Help Your Employees Cope With Change
Reviewed Apr 16, 2012
Nobody likes change—except for wet babies. Or so the old saying goes. But change has seemed the only constant for employees in an age of reorganization, redeployment and restructuring. In uncertain times, employees turn to their supervisors as a key source of information, seeking guidance and coping skills. Senior management also expects supervisors to keep employees energized and motivated so that productivity and customer service don’t suffer.
Helping employees adapt to any and all changes that affect them on the job is a major part of the manager’s job. By doing this effectively, you will minimize the unproductive time spent in adapting to new organizational structure, technology, techniques and workplace strategies.
Adapting and staying motivated
George Fuller, author of Win-Win Management: Leading People in the New Workplace, advises managers to be “prepared to answer a multitude of questions, some of which may not always be sensible and many of which will be repetitive. Your patience may well be tested at times, but don’t forget that helping your employees adjust will make it easier when future changes take place.”
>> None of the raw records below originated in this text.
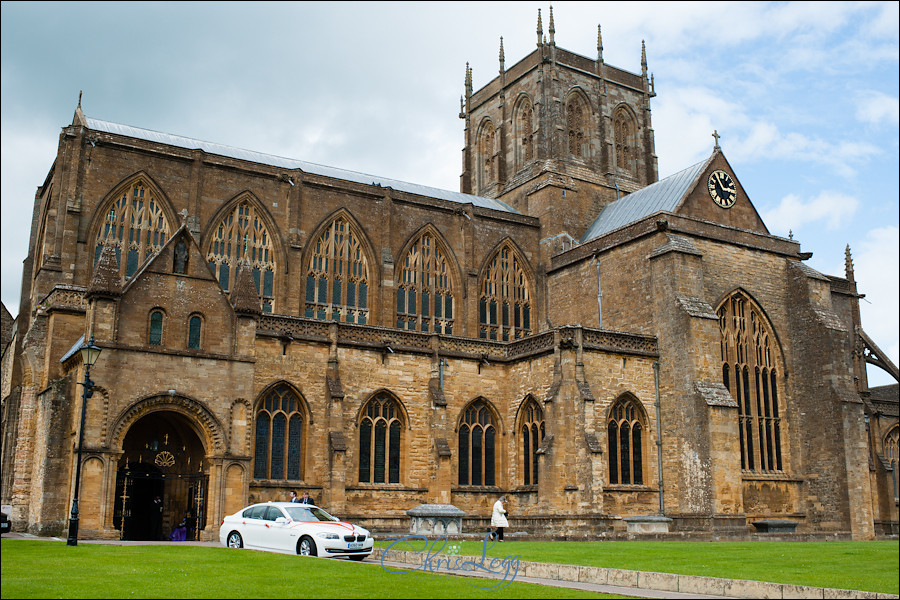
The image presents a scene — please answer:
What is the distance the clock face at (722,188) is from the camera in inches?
1650

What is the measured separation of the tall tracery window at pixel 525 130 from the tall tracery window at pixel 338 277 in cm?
1404

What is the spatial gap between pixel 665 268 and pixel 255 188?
58.9ft

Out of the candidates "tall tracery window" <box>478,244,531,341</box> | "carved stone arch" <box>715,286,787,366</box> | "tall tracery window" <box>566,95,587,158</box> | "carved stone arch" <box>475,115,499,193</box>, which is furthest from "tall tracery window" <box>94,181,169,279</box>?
"carved stone arch" <box>715,286,787,366</box>

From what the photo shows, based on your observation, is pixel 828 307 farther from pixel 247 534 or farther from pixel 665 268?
pixel 247 534

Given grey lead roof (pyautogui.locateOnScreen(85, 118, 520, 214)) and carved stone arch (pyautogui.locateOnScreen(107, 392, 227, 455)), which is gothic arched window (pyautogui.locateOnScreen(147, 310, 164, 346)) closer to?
carved stone arch (pyautogui.locateOnScreen(107, 392, 227, 455))

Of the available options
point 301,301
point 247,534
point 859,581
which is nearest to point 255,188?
point 301,301

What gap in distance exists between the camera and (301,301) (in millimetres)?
40031

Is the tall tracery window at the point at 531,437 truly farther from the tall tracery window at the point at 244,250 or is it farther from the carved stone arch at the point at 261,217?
→ the carved stone arch at the point at 261,217

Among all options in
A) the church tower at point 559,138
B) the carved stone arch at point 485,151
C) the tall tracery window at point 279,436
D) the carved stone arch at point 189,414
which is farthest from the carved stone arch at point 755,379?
the carved stone arch at point 189,414

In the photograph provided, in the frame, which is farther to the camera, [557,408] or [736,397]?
[736,397]

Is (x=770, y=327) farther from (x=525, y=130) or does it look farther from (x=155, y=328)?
(x=155, y=328)

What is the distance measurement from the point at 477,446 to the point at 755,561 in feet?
62.1

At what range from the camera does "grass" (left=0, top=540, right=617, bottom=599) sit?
1267 centimetres

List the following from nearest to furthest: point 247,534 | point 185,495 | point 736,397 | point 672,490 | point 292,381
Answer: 1. point 247,534
2. point 185,495
3. point 292,381
4. point 672,490
5. point 736,397
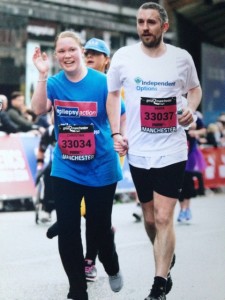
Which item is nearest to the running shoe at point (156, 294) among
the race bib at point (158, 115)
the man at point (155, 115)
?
the man at point (155, 115)

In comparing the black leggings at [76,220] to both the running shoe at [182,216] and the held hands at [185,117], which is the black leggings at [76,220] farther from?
the running shoe at [182,216]

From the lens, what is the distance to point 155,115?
21.7ft

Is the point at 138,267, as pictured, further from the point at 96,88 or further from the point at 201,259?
the point at 96,88

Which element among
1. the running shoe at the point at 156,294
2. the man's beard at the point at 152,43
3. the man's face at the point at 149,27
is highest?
the man's face at the point at 149,27

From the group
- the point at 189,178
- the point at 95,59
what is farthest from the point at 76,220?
Result: the point at 189,178

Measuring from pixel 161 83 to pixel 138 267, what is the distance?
261 centimetres

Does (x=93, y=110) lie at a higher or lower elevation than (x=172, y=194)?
higher

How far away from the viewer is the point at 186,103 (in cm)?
686

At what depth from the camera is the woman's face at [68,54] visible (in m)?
6.45

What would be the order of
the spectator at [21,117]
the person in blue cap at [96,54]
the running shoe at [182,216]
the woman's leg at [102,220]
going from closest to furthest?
the woman's leg at [102,220]
the person in blue cap at [96,54]
the running shoe at [182,216]
the spectator at [21,117]

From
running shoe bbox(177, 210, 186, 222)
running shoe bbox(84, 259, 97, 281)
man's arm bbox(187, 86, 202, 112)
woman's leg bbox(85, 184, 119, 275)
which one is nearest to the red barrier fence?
running shoe bbox(177, 210, 186, 222)

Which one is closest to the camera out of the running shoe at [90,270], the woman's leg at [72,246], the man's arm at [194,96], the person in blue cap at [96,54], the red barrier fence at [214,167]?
the woman's leg at [72,246]

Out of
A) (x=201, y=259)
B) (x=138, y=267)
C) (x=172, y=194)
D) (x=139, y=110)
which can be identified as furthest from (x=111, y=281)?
(x=201, y=259)

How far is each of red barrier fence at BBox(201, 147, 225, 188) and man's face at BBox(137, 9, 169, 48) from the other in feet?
48.2
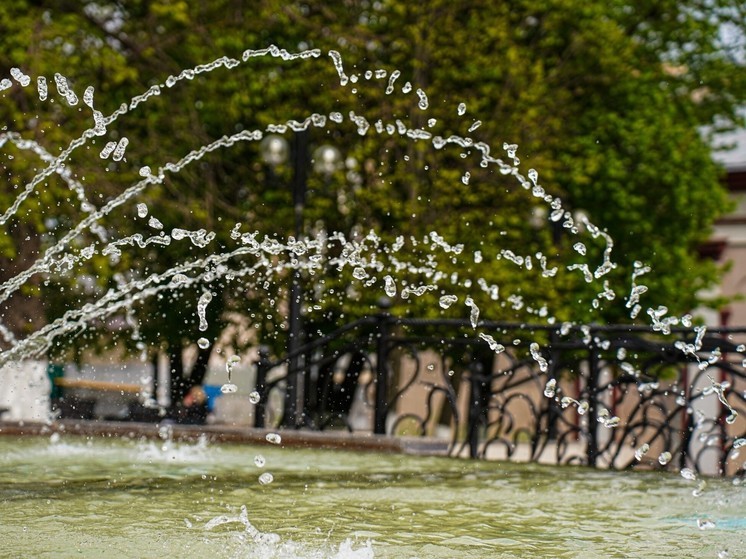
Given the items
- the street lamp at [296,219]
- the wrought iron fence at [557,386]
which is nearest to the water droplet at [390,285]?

Fuller advises 4 ways to help employees adapt to change and stay motivated:
- Stay accessible. Whenever there is a change in the workplace, employee anxiety can run high. Make sure employees know that your door is open. Their constant questions can disrupt your work schedule, so you may need to come in a little earlier or stay later to concentrate on your own tasks.
- Explain the basis for change. Once employees understand the reasons for change, they feel less threatened. The needs of employees will vary with the type of change. Some change may just be procedural and require little more than a brief explanation. Major events such as mergers and reorganizations will take more time.
- Don’t undermine top management change by being critical. Be as forthright as possible. Avoid conveying a negative attitude. Even if you think senior management didn’t handle the situation in the right way, don’t put your career at risk or undermine any change by criticizing it.
- Show results. Point out the positive results after a change takes place. This makes it easier to convince employees to accept other changes in the future. Refer to a successful change if you meet resistance when introducing something new.
Re-energizing your team after downsizing
Has your group recently gone through a round of layoffs? Is everyone looking over their shoulders and wondering if they’re next? How can you keep your employees motivated and focused on the job? Bob Nelson, author of 1,001 Ways to Energize Employees, recommends 6 steps:
- Communicate all information to all employees all the time.
- Gather employees from different levels and areas for a brown-bag lunch. Ask what they would change in the organization and how they’d change it.
- Encourage employees to improve one process, procedure or aspect of their job, every day.
- Give employees permission to say “yes” to customers and the resources to do so.
- Break down barriers between departments.
Encourage employees to set aside time every day to focus uninterrupted on their highest priority tasks.